Reproduce every line of the data below without alteration, omitting the pictures from your answer.

Data for this task: Begin

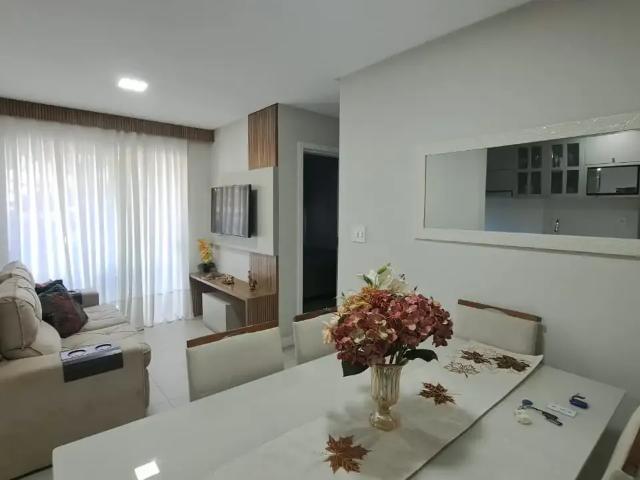 Apartamento aluguel em Região Geográfica Imediata de Itajaí, Itajaí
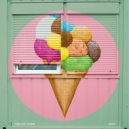 Forever Sound - Fold (Original Mix)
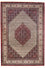 Orientteppich - Bidjar - Indus 351 x 250 cm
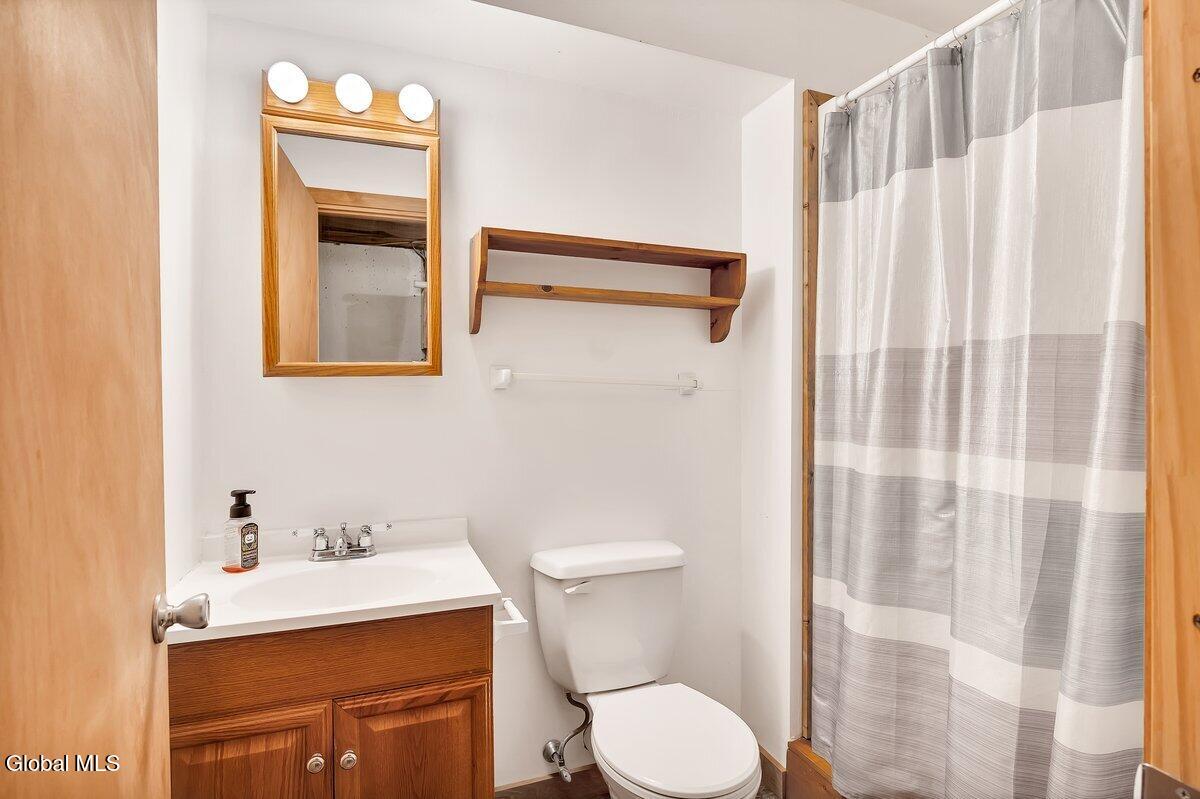 973 Route 29 Middle Grove NY 12850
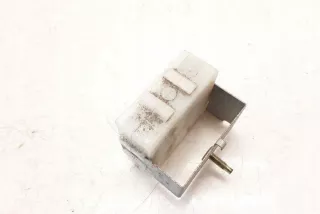 28260AU000 Блок управления (другие) Nissan Primera 12 Арт e12192000, вид 2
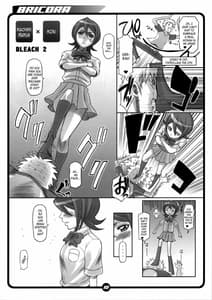 Page 9: 008.jpg | BRICOLA | View Page!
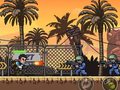                                                                       Guns Of Rage ﻞﯿﮭﮐ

Data for this task: End

__Exercise output__
 Apartamento aluguel em Região Geográfica Imediata de Itajaí, Itajaí
 Forever Sound - Fold (Original Mix)
 Orientteppich - Bidjar - Indus 351 x 250 cm
 973 Route 29 Middle Grove NY 12850
 28260AU000 Блок управления (другие) Nissan Primera 12 Арт e12192000, вид 2
 Page 9: 008.jpg | BRICOLA | View Page!
                                                                       Guns Of Rage ﻞﯿﮭﮐ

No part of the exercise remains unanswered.